Arlie grabs her phone and types something, then turns it to show a tattooed man with long hair. “Him?”

“Yeah, how did you?—”

“He’s dead.”

Colin’s mouth drops. “What? How?”

“I killed him. It was the first hit I took Perry on.”

“How do you remember that?”

“Haven’t you learned your lesson about other people’s business yet?”

Onyx sets their hand over Colin’s and shakes their head. “Let it go. For now, we have what we need.”

It takes my brother a moment, and I can tell he’s struggling with the unanswered question, and knowing that Ryan’s fate could have just as easily been his if it wasn’t for Onyx.

“What do we do with all this?” Colin asks, looking back at the paperwork. “It’s not like we can go to the police with it now that Luther’s been killed. They’ll ask questions and want to know how we got our hands on the evidence.”

“We don’t need to go to the police,” I say, still bitter over them not being the ones to find Colin. “We only need to go to Yanni. Carson’s gone now. He can’t hide behind him anymore.”

“Then … everything goes back to normal?” he asks.

Back to normal. That’s … impossible to think about.

“Guess so,” I tell him, and it’s like all the stress leaves my brother. “Do you want me to do it?”

He’s fast to shake his head as he takes another photo of the page in front of him. “I will. Well, me and Onyx. We need to face him, and you need to stay out of this mess.”

For once, I’m more than fucking happy to agree.

Then Arlie cuts in. “No. We’ll do it. You two need to get back to your vanilla lives and goddamn stay there. There’s nothing I enjoy more than dealing with drug dealers.”

“What happens to this place?” I ask, gesturing at the room.

Arlie returns to the desk chair. “We wait for Luther to miss paying all his bills, then I swoop in with the money to take over. Most of the guys here aren’t loyal to him, only their next paycheck, and that’s something I can offer them.”

“So you’re going to continue. With your … job.”

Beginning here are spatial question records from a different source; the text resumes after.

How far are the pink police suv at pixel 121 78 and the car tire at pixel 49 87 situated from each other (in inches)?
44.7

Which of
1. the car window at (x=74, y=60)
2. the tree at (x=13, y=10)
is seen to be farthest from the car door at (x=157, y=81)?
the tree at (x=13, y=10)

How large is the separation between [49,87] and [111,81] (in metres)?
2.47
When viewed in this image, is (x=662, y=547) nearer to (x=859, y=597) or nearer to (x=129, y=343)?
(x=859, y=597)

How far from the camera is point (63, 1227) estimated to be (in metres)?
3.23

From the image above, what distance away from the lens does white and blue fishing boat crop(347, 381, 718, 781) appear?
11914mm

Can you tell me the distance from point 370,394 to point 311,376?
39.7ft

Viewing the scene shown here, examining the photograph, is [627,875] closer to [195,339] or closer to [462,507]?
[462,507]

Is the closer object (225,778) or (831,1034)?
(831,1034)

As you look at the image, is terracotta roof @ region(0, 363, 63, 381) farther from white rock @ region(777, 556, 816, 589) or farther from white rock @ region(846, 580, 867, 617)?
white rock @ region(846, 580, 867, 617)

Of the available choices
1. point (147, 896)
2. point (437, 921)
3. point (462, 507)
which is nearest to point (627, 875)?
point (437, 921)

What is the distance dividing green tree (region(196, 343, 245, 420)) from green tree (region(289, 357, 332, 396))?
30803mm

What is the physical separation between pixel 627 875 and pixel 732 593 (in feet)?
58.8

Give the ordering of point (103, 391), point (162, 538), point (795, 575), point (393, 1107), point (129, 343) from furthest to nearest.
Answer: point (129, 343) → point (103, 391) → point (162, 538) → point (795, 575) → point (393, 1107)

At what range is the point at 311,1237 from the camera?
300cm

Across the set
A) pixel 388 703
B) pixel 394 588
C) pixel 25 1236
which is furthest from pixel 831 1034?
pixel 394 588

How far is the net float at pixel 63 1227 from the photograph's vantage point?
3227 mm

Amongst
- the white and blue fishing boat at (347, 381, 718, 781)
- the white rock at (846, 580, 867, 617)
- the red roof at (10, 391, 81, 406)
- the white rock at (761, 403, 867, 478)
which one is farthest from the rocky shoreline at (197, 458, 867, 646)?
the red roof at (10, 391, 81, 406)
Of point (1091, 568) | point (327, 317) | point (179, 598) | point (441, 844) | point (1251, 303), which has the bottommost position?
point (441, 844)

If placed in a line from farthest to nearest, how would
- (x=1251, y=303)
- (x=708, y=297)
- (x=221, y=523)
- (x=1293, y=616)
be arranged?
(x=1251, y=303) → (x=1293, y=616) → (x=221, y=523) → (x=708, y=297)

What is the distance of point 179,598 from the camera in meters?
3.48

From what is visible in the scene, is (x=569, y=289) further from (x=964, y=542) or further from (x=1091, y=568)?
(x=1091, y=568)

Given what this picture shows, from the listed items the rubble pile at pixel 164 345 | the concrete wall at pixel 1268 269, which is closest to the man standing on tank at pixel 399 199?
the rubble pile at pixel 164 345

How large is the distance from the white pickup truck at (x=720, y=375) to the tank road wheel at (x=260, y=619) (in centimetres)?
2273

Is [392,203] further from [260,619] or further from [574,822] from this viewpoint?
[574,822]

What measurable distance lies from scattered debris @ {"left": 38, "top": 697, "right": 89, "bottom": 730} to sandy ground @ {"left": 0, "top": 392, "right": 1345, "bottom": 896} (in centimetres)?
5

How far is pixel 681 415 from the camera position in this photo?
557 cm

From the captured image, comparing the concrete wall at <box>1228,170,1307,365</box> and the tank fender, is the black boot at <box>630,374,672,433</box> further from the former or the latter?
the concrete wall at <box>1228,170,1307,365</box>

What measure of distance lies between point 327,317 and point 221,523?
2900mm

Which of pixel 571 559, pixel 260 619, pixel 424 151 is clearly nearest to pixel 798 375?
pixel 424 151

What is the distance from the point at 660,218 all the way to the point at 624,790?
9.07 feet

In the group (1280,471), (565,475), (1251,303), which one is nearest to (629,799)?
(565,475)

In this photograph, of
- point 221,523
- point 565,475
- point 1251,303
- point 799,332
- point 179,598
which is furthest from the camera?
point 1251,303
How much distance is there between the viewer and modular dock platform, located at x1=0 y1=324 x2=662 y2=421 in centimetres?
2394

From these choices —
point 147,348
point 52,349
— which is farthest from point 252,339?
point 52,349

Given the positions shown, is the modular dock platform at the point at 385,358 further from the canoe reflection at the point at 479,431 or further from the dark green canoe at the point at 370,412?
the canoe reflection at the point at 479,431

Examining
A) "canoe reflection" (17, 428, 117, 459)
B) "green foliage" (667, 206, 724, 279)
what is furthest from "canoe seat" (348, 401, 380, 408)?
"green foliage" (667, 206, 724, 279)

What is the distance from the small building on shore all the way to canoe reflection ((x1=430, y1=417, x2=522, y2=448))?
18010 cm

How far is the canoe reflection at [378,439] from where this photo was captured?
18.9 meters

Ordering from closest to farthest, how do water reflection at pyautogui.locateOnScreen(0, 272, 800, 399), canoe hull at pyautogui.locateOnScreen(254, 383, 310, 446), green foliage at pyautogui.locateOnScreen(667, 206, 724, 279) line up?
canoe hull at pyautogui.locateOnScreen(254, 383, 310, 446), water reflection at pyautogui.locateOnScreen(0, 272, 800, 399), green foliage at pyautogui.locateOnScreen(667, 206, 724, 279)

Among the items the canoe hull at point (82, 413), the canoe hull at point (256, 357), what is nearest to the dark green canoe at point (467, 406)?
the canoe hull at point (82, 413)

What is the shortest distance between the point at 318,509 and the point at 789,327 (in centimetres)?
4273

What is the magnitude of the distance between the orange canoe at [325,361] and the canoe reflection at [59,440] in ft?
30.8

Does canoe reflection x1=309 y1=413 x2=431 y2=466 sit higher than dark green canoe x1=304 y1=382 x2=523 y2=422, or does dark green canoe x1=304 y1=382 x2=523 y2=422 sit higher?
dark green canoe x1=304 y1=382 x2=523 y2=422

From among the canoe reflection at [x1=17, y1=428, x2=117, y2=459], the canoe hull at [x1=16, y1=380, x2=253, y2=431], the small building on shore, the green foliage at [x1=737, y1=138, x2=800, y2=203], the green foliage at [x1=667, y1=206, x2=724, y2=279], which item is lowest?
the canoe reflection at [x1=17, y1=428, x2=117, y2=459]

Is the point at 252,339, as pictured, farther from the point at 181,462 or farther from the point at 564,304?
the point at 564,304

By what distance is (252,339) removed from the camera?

“Yes.” She looks me down like she’s daring me to disagree with her. “There are always bad people who need to die, and I sleep really fucking well knowing that I’m taking them off the streets. That was the whole point of this place when I started here, and I want to get it back to that.”

Considering how good of a shot she is, it’s not like I’m about to argue with her. Especially not with deconstructive Ever sitting so close.

“Best of luck to you,” I say, because what else do you tell a contract killer who’s planning to extend her operations?

“Thank you.” She turns toward the computer and pauses again. “I’m glad Perry will be okay. Tell him to come and see us when he’s better, got it?”

“Ah … got it.”

“Good. He’s family now. We protect our own.”

While I don’t know how to feel about that creepily sweet sentiment, I know exactly how Perry will react.

With excitement. Like a dog who’s been adopted and can’t stop doing zoomies.

Which means that I’m stuck with them too.

Love that for me.

“Thank you.”

With that organized, I turn to leave, wanting to get back to Perry so I can look after him when he wakes. Margot is going to fight me for custody of the injured monster, but I’m not going to let her win. Not this time. She’s looked after him for their whole lives, so it’s my turn now.

I get all the way to the door before something bright red catches my attention, half caught between the door and the wall.

Curious, I crouch down and dig it out, a little zing of surprise shooting through me.

It’s a strawberry.

And I know exactly where I’ve seen it before.